Attached-growth bioreactors for syngas fermentation to biofuel
Lignocellulosic biomass is a renewable resource for sustainable production of biofuels and chemicals. Syngas fermentation, a hybrid process integrating the thermochemical (i.e. gasification of feedstock to syngas) and biochemical (i.e. microbial fermentation of syngas) conversions, has been considered as a promising technology for production of lignocellulosic-biomass-derived ethanol. The challenge to commercialize syngas fermentation, though, is to enhance the gas-to-liquid mass transfer rate due to the low solubilities of carbon monoxide (CO) and hydrogen (H2) in an energy-efficient manner. Conventional suspended-growth bioreactors, such as continuous stirred tank reactor (CSTR) and bubble column reactor (BCR), suffer from inefficient mass transfer and unwanted cell washout at high dilution rate, resulting to low productivities. The present study explored the feasibility of applying three innovative attached-growth bioreactor systems, hollow fiber membrane biofilm reactor (HFM-BR), monolithic biofilm reactor (MBR) and rotating packed bed biofilm reactor (RPB-BR), in continuous syngas fermentation, in order to enhance mass transfer of CO and to maximize ethanol production, by optimizing selected operational parameters.

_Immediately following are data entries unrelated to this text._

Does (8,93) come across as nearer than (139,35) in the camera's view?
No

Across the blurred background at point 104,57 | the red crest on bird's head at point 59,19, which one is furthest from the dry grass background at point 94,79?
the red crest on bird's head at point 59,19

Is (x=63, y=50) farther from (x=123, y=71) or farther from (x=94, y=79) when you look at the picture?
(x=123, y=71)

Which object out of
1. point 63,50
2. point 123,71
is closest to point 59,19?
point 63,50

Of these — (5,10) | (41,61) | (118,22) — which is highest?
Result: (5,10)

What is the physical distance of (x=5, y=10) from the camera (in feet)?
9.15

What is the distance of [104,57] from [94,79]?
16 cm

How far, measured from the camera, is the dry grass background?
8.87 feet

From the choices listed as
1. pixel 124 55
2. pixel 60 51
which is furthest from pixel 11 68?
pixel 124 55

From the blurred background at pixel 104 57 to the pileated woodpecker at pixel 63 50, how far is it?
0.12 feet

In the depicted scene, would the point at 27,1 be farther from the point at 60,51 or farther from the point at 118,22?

The highest ethanol productivity of HFM-BR, MBR and RPB-BR was achieved at 3.44 g/L/day, 2.35 g/L and 6.70 g/L/day with optimized fermentation operational condition, respectively. HFM-BR showed the highest CO kLa (1096.2 hour-1) among the three bioreactor systems; however, the costly membrane and biofouling issue are the drawbacks to conduct continuous syngas fermentation with high ethanol productivity for extended period of time. MBR showed modest performance of CO mass transfer rate and ethanol productivity, but it has inherent advantages such as high mechanical strength and less biofouling problem. With installation of an in-situ washing device, the microchannel-clogging problem could potentially be resolved, indicating its capability of extended periods of continuous fermentation. RPB-BR gave the highest ethanol productivity with a simple mechanical design, inexpensive packing media and stable operation. The present study demonstrated the great potential of attached-growth bioreactors as efficient systems to obtain syngas fermentation with high productivity of ethanol, making cellulosic ethanol biorefinery move one step forward to technical and economic feasibility. Ultimately, it is believed that this study will contribute to our nation's independence from petroleum fuels.